ETL Architecture in AWS
As a vital component of our data engineering infrastructure, we rely on AWS as our chosen cloud platform. This document outlines the best practices we adhere to when building and optimizing data pipelines, with a focus on AWS services.
There is no one size fits all with data pipeline architecture, and we use more than one architectural pattern for data pipelines at CRUK. Below describes the components we use for the Medallion Architecture which is used in multiple pipelines for processing supporter and transaction data.
Medallion Architecture
- The Medallion Architecture aims to incrementally enhance the structure and quality of data at each layer, progressing from Bronze to Silver to Gold. The Bronze layer holds raw data, the Silver layer refines and enriches it, and the Gold layer stores curated, high-quality data.
- Within the Medallion Architecture, AWS Glue Data Catalog can be leveraged for centralized metadata management.

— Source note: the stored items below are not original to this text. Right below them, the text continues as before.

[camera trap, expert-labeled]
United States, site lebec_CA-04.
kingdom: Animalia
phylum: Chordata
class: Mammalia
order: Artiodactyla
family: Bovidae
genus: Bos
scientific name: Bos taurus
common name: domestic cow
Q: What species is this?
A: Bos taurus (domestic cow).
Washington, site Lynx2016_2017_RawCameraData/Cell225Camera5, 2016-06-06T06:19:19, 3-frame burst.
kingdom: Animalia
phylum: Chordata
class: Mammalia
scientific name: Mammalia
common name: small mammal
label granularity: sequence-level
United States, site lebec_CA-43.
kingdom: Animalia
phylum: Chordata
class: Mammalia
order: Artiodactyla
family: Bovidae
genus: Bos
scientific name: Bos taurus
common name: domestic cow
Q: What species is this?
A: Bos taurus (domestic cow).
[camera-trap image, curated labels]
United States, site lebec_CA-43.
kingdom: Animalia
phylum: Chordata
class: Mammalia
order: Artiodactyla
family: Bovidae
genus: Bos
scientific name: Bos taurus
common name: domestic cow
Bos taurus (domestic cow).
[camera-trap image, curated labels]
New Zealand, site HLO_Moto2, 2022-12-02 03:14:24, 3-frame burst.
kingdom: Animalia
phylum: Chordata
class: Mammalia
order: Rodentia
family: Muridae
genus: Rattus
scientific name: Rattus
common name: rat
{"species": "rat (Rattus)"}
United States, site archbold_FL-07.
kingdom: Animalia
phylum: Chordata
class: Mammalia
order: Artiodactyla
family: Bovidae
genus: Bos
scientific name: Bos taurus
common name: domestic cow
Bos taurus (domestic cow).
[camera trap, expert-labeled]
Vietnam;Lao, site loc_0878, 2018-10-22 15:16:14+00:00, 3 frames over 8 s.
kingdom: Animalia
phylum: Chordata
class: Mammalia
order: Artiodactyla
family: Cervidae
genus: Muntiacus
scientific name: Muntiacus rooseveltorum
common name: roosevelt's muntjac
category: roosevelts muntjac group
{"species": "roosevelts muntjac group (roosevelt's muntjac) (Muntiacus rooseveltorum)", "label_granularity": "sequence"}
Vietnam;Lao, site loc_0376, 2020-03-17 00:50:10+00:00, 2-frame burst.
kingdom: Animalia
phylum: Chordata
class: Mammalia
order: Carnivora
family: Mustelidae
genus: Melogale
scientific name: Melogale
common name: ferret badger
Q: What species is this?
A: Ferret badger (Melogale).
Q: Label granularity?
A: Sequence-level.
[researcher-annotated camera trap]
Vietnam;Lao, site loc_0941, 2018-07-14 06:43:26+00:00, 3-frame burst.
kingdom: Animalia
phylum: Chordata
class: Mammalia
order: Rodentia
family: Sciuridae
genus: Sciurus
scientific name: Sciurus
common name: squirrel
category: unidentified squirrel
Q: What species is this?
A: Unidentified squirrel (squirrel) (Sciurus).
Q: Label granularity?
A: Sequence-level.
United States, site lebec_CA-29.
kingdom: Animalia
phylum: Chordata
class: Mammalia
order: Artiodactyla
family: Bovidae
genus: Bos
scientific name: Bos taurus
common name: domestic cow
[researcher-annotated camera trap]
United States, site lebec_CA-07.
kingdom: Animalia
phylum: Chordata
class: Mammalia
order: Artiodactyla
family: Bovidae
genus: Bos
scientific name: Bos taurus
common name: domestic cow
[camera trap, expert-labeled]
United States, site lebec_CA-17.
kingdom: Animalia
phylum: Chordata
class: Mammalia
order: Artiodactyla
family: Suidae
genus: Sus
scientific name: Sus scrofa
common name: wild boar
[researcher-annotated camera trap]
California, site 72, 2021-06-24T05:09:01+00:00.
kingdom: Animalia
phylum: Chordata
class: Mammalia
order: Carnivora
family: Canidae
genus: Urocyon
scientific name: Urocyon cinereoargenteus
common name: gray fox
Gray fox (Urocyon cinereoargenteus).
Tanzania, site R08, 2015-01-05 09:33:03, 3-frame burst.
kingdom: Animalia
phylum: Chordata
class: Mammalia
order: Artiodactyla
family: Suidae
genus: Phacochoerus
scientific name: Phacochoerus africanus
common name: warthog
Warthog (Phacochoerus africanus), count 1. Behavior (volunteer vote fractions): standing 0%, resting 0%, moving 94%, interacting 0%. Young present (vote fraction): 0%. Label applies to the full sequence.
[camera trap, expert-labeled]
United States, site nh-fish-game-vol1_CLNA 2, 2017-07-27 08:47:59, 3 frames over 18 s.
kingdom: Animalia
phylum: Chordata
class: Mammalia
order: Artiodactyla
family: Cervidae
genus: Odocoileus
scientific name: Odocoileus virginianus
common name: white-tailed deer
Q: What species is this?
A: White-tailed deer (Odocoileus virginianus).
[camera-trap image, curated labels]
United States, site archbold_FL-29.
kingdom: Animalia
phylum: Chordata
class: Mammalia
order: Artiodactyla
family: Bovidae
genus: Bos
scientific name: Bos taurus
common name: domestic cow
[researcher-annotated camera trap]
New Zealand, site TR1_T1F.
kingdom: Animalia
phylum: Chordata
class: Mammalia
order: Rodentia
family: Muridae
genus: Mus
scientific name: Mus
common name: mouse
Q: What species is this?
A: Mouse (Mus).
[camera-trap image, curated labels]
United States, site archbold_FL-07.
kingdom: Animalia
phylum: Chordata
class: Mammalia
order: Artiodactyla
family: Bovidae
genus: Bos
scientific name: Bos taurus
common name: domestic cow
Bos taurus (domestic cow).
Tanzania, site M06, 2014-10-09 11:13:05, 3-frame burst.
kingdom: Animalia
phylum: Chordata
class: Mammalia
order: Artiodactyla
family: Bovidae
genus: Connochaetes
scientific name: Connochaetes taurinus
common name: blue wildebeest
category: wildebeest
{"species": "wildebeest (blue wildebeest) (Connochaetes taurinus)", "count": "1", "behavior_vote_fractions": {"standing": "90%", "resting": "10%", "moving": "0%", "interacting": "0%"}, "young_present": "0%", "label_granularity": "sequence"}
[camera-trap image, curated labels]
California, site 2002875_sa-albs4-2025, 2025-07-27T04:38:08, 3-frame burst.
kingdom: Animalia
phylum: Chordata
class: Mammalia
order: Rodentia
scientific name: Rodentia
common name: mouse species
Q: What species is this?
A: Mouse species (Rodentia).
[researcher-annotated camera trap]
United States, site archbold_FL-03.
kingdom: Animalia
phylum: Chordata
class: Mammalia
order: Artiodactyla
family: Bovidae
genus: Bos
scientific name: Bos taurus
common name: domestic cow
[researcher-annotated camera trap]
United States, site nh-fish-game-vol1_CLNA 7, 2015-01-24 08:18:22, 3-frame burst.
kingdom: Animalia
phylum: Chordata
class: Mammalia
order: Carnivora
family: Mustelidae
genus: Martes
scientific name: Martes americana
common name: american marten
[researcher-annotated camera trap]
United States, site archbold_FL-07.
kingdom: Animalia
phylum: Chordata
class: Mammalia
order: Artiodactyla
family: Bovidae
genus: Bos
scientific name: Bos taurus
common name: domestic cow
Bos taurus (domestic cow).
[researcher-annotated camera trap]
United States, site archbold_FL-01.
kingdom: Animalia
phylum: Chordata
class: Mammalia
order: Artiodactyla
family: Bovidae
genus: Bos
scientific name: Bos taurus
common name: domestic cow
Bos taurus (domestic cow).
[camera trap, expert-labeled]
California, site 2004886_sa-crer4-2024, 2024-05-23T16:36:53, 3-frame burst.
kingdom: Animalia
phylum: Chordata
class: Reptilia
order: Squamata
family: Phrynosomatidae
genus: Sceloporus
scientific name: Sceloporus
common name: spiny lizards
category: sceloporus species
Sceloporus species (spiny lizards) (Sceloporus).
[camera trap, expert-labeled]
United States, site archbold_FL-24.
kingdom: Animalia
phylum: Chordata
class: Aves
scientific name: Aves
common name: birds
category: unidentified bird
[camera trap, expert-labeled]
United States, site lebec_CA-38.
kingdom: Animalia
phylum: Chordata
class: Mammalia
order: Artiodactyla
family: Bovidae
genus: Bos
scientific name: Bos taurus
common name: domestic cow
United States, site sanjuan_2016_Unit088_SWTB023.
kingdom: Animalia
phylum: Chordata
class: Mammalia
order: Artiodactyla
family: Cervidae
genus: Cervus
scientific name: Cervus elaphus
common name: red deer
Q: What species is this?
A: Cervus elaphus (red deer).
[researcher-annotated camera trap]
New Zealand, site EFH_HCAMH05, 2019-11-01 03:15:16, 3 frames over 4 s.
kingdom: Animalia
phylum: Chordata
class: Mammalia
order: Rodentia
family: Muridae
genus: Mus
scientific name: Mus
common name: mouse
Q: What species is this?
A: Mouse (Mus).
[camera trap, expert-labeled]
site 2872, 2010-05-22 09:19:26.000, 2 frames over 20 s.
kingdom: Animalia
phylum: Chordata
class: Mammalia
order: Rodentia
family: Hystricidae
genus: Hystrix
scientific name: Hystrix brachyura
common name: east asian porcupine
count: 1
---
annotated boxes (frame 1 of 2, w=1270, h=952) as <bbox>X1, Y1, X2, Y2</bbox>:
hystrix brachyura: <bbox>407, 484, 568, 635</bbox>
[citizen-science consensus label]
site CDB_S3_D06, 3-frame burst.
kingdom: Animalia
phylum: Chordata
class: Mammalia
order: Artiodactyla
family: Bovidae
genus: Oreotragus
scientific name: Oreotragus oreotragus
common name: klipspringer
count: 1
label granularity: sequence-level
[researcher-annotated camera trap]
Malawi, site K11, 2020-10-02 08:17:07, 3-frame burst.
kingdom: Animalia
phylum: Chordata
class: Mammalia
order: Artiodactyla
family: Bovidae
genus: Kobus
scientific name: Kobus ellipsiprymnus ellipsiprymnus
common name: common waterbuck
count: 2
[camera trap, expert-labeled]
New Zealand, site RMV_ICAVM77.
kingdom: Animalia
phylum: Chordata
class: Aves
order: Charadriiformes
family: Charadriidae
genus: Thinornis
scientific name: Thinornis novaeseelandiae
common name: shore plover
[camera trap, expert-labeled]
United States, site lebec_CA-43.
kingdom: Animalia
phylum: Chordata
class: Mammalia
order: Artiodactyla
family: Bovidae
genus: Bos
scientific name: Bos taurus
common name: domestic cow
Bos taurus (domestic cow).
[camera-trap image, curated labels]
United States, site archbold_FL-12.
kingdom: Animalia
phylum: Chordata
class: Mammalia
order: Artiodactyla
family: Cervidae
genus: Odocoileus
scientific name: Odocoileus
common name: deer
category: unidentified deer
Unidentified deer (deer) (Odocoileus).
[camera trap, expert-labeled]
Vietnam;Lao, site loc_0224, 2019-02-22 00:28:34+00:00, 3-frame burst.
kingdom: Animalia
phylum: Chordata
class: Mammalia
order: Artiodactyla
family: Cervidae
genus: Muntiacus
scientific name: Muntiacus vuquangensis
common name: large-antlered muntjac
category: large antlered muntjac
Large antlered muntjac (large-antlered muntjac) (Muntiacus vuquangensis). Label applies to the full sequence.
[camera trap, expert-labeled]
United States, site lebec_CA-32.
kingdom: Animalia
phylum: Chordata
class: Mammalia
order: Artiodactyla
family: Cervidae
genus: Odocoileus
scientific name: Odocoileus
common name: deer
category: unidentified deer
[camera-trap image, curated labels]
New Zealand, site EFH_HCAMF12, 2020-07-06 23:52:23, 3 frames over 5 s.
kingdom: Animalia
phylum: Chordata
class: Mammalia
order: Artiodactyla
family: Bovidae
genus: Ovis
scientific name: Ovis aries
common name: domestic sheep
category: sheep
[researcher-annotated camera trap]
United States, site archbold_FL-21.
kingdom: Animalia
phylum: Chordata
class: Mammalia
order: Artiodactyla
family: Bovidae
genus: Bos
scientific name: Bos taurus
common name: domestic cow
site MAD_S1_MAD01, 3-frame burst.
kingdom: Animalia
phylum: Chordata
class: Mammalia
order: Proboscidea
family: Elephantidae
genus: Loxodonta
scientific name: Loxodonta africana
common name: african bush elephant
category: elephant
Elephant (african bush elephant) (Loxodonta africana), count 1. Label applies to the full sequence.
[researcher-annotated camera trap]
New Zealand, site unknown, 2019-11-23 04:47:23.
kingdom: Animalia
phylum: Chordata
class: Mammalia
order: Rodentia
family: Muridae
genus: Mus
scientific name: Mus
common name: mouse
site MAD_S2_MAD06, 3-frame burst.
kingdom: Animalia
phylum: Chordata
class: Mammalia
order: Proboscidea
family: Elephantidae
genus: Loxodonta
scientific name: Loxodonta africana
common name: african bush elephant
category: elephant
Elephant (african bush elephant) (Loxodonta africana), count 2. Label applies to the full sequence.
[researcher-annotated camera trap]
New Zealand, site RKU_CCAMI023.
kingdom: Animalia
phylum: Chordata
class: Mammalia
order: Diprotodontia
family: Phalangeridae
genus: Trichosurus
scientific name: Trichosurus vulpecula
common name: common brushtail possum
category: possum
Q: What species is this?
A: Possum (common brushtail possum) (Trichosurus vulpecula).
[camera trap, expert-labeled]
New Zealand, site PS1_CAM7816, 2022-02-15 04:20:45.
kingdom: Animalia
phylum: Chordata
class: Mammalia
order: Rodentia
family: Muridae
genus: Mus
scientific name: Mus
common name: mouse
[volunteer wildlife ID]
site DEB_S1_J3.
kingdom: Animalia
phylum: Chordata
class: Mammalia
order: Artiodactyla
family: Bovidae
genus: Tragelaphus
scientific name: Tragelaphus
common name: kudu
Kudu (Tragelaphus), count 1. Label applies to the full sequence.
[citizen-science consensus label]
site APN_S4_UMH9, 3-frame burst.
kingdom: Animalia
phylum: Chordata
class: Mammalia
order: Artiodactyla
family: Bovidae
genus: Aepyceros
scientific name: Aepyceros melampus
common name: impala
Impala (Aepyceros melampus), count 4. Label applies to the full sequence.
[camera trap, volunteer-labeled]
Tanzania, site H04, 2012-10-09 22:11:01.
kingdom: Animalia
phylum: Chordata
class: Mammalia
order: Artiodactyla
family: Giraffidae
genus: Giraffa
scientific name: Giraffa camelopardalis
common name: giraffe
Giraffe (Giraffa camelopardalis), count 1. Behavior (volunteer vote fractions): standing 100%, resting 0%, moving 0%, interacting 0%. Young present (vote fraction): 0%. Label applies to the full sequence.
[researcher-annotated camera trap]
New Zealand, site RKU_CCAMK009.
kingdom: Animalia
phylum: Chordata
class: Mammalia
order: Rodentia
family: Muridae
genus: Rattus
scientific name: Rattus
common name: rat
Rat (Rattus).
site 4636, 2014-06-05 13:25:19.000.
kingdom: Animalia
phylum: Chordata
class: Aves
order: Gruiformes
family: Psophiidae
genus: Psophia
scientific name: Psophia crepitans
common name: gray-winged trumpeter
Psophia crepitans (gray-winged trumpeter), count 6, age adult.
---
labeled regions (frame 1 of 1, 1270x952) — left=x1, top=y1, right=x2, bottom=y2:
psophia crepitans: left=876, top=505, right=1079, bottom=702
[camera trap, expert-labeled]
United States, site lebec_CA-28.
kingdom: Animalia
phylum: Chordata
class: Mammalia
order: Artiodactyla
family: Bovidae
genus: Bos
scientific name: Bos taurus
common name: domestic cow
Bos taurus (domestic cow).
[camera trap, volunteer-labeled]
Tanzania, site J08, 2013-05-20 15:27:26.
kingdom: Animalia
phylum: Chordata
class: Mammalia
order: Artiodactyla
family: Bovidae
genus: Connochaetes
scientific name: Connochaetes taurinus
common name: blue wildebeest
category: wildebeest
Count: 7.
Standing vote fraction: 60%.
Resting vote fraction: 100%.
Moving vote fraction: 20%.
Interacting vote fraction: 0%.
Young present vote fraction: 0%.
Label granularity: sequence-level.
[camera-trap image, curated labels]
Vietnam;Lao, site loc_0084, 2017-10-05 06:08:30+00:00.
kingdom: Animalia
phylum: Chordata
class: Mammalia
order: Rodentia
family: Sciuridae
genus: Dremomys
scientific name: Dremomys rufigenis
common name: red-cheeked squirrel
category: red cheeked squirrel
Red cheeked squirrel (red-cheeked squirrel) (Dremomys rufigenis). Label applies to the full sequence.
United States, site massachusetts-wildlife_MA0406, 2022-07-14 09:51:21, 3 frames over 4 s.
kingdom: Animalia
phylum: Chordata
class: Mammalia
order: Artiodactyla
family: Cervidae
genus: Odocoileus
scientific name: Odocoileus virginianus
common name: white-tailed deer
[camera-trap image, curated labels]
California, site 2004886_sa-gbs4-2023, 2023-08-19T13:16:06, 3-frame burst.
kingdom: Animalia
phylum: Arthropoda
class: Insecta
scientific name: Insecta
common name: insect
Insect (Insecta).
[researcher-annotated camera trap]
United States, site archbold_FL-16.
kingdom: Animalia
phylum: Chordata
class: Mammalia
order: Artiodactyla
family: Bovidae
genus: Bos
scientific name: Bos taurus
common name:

This enhancement in metadata quality and accessibility supports iterative improvements as data transitions through the Bronze to Gold layers.
- Implement strategies for incremental data processing within the Medallion architecture on AWS. This ensures agility in handling new or updated data while optimizing computational resources. The iterative nature of the Medallion framework allows for continuous enhancement of data quality with each iteration.This can be done with Glue and S3 as described below
ETL with AWS Glue
- Leverage AWS Glue's scalability and serverless architecture to handle dynamic data processing needs. This allows us to focus on designing efficient data transformations.
- Exploit AWS Glue's built-in data engineering features to streamline ETL processes. For example: built-in connectors, dynamic frames and glue data catalog integration.
- Harness the power of Apache Spark underlying AWS Glue. This facilitates distributed data processing, supporting large-scale transformations and analytics.
Storage with Amazon S3 and Parquet
- Utilize Amazon S3 for durable, scalable, and cost-effective storage.
- Opt for the Parquet file format to store data in Amazon S3. Parquet's columnar storage structure enhances read and write operations, facilitating faster query performance and reduced data scan times.
- Leverage Parquet's built-in compression capabilities to optimize storage costs further. Efficient compression algorithms reduce the storage footprint without compromising query performance.
- Typed storage structures
Orchestration with Apache Airflow
- Integrate Apache Airflow into our architecture for orchestrating complex data workflows. Airflow provides visibility into pipeline execution and offers control over the entire process.
- Utilize Airflow's Directed Acyclic Graphs (DAGs) to manage dependencies between tasks, ensuring optimal data flow through pipelines and supporting seamless execution according to workflow logic.
- Leverage Airflow's extensibility to integrate with various AWS services seamlessly. For example, you can use the
GlueJobOperator
to trigger a job in AWS glue with one line of code. - Implement logging and monitoring features for troubleshooting and performance insights.
- You can define explicit workflow behaviour based on pass and fail runs.
- You can re-run previously ran jobs.